Insuring Bhang for product liability, “is nothing different than using what is available for the food industry now, except that the policy applies to edible medical marijuana,” Aberle explained in a recent interview. While marijuana is illegal under federal law, “we’re not bound to that since insurance is regulated by the states, and we are in a state that has legalized medicinal cannabis,” the insurance broker elaborated.
So, with liability insurance in hand, Van Rixel, in concert with Dr. Martin, launched the new product September 25 at the International Cannabis and Hemp Expo in San Francisco, where the two have a booth to promote their Bhang. “This product is an amazing thing,” Dr. Martin said in an interview. “It is a panacea.”
The Bhang chocolate bar the veteran of the food industry describes as a “cure-all,” makes cannabis “medicinal instead of psychoactive,” he explained. Dr. Martin, who has done research and development for Coca-Cola and Dreyer’s Ice Cream among others, said Bhang is about relieving pain, “rather than getting high and chilling out.”
He says chocolate covered almonds and truffels will follow closely behind.

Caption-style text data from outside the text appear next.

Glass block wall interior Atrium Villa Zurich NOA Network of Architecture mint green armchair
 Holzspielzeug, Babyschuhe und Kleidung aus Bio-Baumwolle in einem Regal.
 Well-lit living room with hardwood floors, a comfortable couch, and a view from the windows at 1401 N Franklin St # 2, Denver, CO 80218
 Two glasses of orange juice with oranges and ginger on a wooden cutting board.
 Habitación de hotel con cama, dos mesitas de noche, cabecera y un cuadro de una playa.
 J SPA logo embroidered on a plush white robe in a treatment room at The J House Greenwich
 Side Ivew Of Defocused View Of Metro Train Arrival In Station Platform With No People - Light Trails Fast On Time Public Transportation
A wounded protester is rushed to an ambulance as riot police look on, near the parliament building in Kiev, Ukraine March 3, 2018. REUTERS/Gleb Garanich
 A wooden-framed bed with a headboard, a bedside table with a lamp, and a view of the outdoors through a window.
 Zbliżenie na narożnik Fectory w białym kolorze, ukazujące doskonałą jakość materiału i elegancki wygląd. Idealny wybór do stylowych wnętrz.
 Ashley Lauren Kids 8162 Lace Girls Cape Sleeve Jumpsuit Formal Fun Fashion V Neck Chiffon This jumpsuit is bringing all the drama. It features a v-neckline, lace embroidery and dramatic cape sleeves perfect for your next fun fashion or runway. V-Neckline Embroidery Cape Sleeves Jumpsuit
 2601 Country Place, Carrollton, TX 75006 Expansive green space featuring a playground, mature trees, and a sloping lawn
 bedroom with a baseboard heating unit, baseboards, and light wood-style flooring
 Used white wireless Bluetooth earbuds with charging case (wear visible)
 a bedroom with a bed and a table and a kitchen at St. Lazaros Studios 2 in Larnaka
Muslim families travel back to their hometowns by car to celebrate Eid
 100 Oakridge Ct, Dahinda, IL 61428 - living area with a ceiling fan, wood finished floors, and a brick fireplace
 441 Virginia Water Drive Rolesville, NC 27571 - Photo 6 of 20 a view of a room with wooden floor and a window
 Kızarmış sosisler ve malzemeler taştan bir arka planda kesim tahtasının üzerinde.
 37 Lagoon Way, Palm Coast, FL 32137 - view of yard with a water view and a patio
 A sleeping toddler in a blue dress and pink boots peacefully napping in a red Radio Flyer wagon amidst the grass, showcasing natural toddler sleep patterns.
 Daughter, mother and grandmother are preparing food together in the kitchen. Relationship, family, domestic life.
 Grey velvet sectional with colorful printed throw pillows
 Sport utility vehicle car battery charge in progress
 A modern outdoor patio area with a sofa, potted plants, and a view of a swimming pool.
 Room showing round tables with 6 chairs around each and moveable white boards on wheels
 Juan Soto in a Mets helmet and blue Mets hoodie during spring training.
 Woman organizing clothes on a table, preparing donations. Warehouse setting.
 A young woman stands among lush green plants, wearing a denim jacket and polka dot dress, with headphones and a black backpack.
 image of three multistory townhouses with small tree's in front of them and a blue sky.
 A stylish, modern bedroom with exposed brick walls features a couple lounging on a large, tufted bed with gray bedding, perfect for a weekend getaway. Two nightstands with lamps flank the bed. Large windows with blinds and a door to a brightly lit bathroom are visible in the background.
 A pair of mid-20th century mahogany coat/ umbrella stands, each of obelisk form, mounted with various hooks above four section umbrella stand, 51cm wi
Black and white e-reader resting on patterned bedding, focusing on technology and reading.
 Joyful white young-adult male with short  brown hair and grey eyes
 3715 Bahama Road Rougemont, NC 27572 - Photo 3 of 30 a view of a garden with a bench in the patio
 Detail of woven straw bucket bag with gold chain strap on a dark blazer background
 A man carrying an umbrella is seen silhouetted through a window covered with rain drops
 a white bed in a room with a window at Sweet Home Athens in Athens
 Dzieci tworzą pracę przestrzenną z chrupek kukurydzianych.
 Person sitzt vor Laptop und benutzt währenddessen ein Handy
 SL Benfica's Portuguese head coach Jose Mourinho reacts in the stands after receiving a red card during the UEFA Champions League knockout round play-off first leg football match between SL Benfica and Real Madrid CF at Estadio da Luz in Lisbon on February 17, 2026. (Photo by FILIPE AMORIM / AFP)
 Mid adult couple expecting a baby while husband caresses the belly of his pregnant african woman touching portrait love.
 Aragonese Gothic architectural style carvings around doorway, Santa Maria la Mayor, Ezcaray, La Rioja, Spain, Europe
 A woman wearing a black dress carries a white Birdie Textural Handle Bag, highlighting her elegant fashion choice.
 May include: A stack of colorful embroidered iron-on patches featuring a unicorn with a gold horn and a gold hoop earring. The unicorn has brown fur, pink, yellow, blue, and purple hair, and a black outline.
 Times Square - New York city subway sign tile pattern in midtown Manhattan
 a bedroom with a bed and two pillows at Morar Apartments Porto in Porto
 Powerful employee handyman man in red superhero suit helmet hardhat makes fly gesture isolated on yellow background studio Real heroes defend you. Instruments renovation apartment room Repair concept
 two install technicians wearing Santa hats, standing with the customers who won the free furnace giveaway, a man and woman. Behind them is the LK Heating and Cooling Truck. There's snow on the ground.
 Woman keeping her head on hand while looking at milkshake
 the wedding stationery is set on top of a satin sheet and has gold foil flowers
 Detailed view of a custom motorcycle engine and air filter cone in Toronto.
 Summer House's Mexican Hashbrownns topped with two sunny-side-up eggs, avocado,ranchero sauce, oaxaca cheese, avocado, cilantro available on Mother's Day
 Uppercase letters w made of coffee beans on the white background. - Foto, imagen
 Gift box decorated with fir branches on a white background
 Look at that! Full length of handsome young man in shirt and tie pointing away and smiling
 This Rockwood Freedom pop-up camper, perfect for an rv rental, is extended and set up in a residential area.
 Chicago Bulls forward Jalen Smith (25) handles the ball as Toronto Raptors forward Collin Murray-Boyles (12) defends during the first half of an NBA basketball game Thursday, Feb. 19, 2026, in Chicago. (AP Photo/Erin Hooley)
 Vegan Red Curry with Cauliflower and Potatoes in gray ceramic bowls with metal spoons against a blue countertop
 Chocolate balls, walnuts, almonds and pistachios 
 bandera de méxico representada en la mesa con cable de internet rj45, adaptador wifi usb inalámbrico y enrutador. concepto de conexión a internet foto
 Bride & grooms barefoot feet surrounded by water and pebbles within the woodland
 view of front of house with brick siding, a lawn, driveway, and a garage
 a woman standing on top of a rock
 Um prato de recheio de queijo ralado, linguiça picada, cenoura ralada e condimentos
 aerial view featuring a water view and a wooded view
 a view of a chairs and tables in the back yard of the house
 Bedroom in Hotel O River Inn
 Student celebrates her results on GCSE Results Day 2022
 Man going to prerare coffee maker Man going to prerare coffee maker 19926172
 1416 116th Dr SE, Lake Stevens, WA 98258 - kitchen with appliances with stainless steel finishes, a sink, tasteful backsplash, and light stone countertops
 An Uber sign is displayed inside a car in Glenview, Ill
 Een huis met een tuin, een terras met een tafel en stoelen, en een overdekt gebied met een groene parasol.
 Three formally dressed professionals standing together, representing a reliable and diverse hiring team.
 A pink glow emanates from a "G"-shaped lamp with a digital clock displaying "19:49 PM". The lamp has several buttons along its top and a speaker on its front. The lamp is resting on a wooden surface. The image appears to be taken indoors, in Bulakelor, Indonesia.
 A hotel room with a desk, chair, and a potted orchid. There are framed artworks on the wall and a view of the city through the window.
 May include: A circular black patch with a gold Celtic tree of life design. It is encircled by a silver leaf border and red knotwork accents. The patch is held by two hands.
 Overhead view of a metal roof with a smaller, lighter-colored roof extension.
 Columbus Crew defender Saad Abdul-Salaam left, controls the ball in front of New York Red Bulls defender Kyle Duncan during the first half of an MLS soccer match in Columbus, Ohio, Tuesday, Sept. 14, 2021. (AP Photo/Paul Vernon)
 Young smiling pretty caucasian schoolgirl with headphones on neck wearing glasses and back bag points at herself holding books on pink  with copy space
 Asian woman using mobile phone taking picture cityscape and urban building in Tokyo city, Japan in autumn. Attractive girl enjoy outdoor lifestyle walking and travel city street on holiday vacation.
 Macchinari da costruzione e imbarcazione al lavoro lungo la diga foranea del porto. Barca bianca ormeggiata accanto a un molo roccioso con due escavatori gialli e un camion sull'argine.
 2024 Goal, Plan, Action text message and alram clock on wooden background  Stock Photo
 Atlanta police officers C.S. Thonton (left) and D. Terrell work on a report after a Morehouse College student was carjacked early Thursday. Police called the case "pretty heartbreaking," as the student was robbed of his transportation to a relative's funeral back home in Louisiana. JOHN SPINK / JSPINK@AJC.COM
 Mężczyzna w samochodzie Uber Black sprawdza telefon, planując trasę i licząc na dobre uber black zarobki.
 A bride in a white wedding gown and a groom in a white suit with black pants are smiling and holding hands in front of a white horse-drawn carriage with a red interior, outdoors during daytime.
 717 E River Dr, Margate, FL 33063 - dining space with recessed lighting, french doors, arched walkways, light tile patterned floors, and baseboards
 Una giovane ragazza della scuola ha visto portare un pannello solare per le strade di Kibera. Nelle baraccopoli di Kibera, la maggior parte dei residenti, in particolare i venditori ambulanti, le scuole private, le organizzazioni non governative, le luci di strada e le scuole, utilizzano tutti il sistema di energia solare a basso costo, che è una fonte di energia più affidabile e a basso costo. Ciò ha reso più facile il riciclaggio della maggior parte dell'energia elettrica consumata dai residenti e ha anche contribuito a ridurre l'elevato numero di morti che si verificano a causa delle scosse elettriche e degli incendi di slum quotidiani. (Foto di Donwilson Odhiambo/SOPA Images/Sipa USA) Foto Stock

Van Rixel’s culinary infusion into medical marijuana production is a propriety blend that begins with premium Venezuelan criollo cacao. It ends up as gourmet chocolate cannabis bars made in a non-profit laboratory-kitchen located near Oakland in California. “Cocoa butter is the best way,” he said, to get the cannabis medicine to kick in to action.
A self-described entrepreneur, Van Rixel, first brought his chocolate delights to New Mexico when he opened a confection shop in 2001 in the old, abandoned county jail at Taos Plaza. In need of some help in the sales department, it wasn’t long before his younger brother Tim moved to Taos from Milwaukee, where the brothers grew up. After eight years in Taos, the two moved the chocolate business to Albuquerque, where they continued to create chocolate confections along with sorbet and gelato, sold under the brand, Van Rixel Brothers’.
Bhang’s Van Rixel continued, “the purpose of medicine is to help people, not hurt people. We are bringing standards of regulation to the industry. We want to be the leader of how things should be done. At the very least, ingredients used in medical marijuana now are not quantifiable.”
He said most of the edible medical marijuana found in dispensaries is produced by “pot growers” who use leftovers, or “shake,” from the marijuana they sell for smoking. “I have been a chocolatier all along, that’s very different than someone who buys boxes of brownie mix, throws in cannabis, bakes the stuff and sells it as medical marijuana.”
Van Rixel added his company will be putting some of the profits back into research and making medical marijuana available to patients who cannot afford it.